▸ **Your goal**:
Give back all of the data, word for word.

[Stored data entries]
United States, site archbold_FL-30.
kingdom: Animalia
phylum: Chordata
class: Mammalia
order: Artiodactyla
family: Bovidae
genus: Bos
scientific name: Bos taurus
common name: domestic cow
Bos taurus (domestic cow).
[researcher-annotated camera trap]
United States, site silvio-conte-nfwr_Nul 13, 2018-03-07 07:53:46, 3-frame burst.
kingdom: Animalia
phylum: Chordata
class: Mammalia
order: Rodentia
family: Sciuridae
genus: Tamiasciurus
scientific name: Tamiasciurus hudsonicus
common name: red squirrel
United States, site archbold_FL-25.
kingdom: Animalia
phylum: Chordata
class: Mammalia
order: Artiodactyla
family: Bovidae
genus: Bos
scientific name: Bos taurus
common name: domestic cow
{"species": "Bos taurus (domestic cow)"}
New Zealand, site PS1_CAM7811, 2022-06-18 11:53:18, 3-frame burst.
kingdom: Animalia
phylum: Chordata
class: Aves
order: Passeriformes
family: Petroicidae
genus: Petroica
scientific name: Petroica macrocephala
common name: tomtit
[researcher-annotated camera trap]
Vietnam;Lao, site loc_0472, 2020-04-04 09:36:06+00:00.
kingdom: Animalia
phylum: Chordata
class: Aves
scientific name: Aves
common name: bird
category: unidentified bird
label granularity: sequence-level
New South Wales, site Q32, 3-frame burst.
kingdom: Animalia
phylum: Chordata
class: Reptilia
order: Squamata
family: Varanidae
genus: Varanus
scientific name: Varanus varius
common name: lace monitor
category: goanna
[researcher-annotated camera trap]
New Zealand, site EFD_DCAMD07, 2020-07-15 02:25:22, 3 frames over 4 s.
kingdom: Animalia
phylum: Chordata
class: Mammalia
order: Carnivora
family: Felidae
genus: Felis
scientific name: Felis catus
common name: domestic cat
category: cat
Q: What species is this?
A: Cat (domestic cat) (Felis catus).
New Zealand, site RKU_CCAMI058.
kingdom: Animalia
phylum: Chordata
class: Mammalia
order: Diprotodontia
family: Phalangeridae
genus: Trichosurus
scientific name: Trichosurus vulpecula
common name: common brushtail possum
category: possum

▸ **Final answer**:
United States, site archbold_FL-30.
kingdom: Animalia
phylum: Chordata
class: Mammalia
order: Artiodactyla
family: Bovidae
genus: Bos
scientific name: Bos taurus
common name: domestic cow
Bos taurus (domestic cow).
[researcher-annotated camera trap]
United States, site silvio-conte-nfwr_Nul 13, 2018-03-07 07:53:46, 3-frame burst.
kingdom: Animalia
phylum: Chordata
class: Mammalia
order: Rodentia
family: Sciuridae
genus: Tamiasciurus
scientific name: Tamiasciurus hudsonicus
common name: red squirrel
United States, site archbold_FL-25.
kingdom: Animalia
phylum: Chordata
class: Mammalia
order: Artiodactyla
family: Bovidae
genus: Bos
scientific name: Bos taurus
common name: domestic cow
{"species": "Bos taurus (domestic cow)"}
New Zealand, site PS1_CAM7811, 2022-06-18 11:53:18, 3-frame burst.
kingdom: Animalia
phylum: Chordata
class: Aves
order: Passeriformes
family: Petroicidae
genus: Petroica
scientific name: Petroica macrocephala
common name: tomtit
[researcher-annotated camera trap]
Vietnam;Lao, site loc_0472, 2020-04-04 09:36:06+00:00.
kingdom: Animalia
phylum: Chordata
class: Aves
scientific name: Aves
common name: bird
category: unidentified bird
label granularity: sequence-level
New South Wales, site Q32, 3-frame burst.
kingdom: Animalia
phylum: Chordata
class: Reptilia
order: Squamata
family: Varanidae
genus: Varanus
scientific name: Varanus varius
common name: lace monitor
category: goanna
[researcher-annotated camera trap]
New Zealand, site EFD_DCAMD07, 2020-07-15 02:25:22, 3 frames over 4 s.
kingdom: Animalia
phylum: Chordata
class: Mammalia
order: Carnivora
family: Felidae
genus: Felis
scientific name: Felis catus
common name: domestic cat
category: cat
Q: What species is this?
A: Cat (domestic cat) (Felis catus).
New Zealand, site RKU_CCAMI058.
kingdom: Animalia
phylum: Chordata
class: Mammalia
order: Diprotodontia
family: Phalangeridae
genus: Trichosurus
scientific name: Trichosurus vulpecula
common name: common brushtail possum
category: possum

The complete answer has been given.